But Village 235 was just part of my grant experience in Ecuador. I spent most of my time in Quito. Quito is just three hours away from 235 by bus, but worlds away in everything other aspect. A maze of colorful two story buildings, the city is overrun by stray dogs and encircled by mountains. In the casco colonial, or historic center, I lived at Fundación Casa Victoria, which offers after school programs for kids. General's Development Initiative made the loan to 235 through this foundation, which was how I was able to spend a month at CasaV. There, I worked as a volunteer. Every day the old, colonial style home turned into a madhouse bursting with children and volunteers. The program offered the kids tutoring, games, a library, computer lessons, Bible study and a meal. I had never been immersed in the comings and goings of a functioning non-profit, so it was interesting to see kinds of problems one faces, and the ways CasaV built a community within its sphere of influence.

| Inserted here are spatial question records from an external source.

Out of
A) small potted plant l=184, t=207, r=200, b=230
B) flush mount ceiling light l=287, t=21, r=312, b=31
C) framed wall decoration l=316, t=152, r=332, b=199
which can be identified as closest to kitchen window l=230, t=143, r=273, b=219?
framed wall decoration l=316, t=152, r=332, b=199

Since my mornings were usually free, I went to the other side of the city to teach English at a school. While CasaV is located in the newly restored colonial district, just a few block's from the President's palace, Fundación Amor y Esperanza is located in one of poorest neighborhoods of the city. Humble buildings with dirt floors and rickety houses perched precariously on the steep slopes of the hills surrounded the school. I taught English to kids in the 5th through 10th grades, which gave me much more respect for teachers, especially teachers trying to teach English. I also worked with the school's director to start a microfinance project with General's Development Initiative. Essentially, the project will involve growing a catering business for the women who work in Amor y Esperanza's nursery kitchens scattered around the city. The project is currently in the works, but will hopefully come to fruition in the form of a loan this semester.